Reason number one that Steven Mandala not only helped himself to $780,000 from the firm, but lied to get the job in the first place: he'd obviously tasked himself with testing MER's due diligence and background checks on prospective employees, which he rightly assumed were not up to snuff:
Mandala, who earned about $100,000 annually at Maxim, last year applied for a job at Merrill Lynch, falsely claiming he was a partner at Maxim, that he managed $300 million in client assets and earned $765,000 in compensation against $1.5 million in revenue he generated, the Manhattan DA's Office said. After Mandala produced fake pay stubs and tax forms to substantiate his bogus claims about his Maxim work, Merrill hired him on April 24, the DA said.

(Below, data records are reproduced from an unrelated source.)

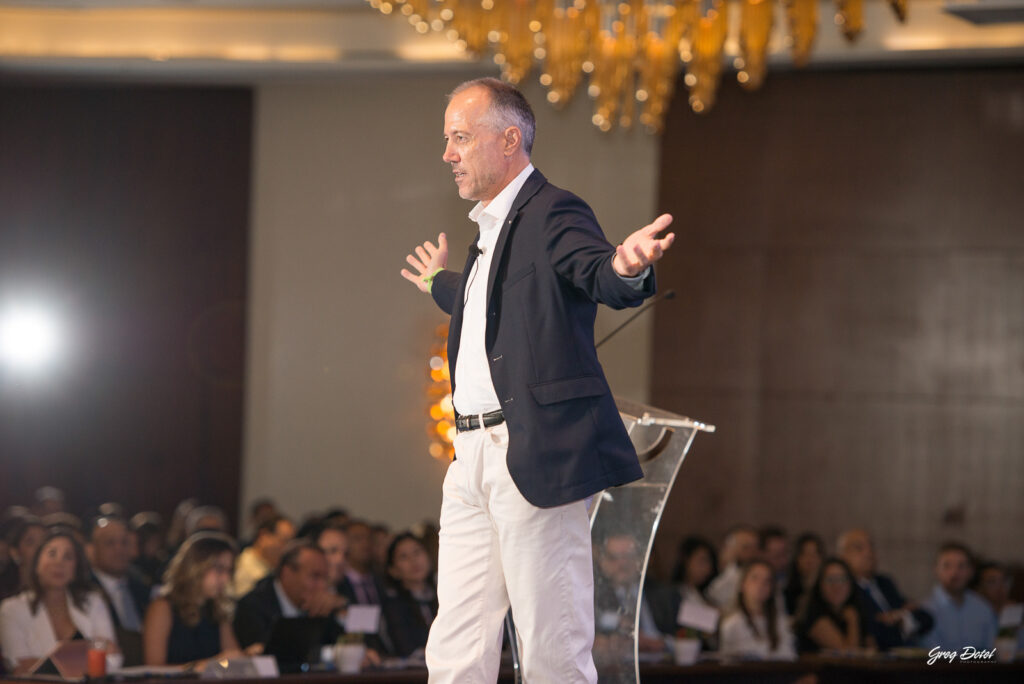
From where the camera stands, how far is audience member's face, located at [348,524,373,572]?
6.09 m

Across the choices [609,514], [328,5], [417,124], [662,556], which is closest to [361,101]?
[417,124]

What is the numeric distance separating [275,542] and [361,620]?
6.13 ft

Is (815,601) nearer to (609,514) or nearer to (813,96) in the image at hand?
(609,514)

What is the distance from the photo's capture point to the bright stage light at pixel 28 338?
8.83 meters

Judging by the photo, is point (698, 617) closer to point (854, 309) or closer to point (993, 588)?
point (993, 588)

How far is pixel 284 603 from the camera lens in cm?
479

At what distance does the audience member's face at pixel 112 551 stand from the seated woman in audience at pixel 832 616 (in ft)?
9.29

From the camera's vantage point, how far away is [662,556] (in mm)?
8367

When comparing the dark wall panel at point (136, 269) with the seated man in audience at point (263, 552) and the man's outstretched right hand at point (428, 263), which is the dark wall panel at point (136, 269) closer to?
the seated man in audience at point (263, 552)

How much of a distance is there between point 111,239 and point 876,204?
5216mm

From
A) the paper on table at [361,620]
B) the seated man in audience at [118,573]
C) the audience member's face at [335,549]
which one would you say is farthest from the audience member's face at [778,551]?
the seated man in audience at [118,573]

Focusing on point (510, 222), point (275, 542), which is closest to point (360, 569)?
point (275, 542)

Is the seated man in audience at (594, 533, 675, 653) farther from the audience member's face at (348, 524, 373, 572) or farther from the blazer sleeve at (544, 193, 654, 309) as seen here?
the audience member's face at (348, 524, 373, 572)

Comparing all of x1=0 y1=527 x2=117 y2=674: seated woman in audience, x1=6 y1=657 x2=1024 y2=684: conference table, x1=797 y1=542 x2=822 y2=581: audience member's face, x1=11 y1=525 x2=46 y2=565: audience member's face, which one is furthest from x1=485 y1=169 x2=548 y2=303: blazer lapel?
x1=797 y1=542 x2=822 y2=581: audience member's face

Over the next few months, after Mandala had his new boss loan him the 780 grand as "an incentive," deposited the money into his parents' bank account, and withdrew $245,589 to buy a red Ferrari, Mandala "frequently" failed to show up to work and only brought in two or three clients, which was undoubtedly part of his undercover work to see if management was keeping tabs on people. Determining he'd seen enough, SM the "resigned via e-mail" and "asked Merrill Lynch to throw out his personal effects," so he could focus on other projects, like scamming his woman's father, which required a bit more attention than taking ML for a ride.
Among [his personal affects] were credit cards obtained in the name of Carlos Gomes -- the dad of Mandala's girlfriend -- which the broker had allegedly used to rack up tens of thousands of dollars in debt. Mandala's lawyer, Franklin Rothman, said Gomes' ID had been stolen by his daughter, "who had a bone to pick with her own father."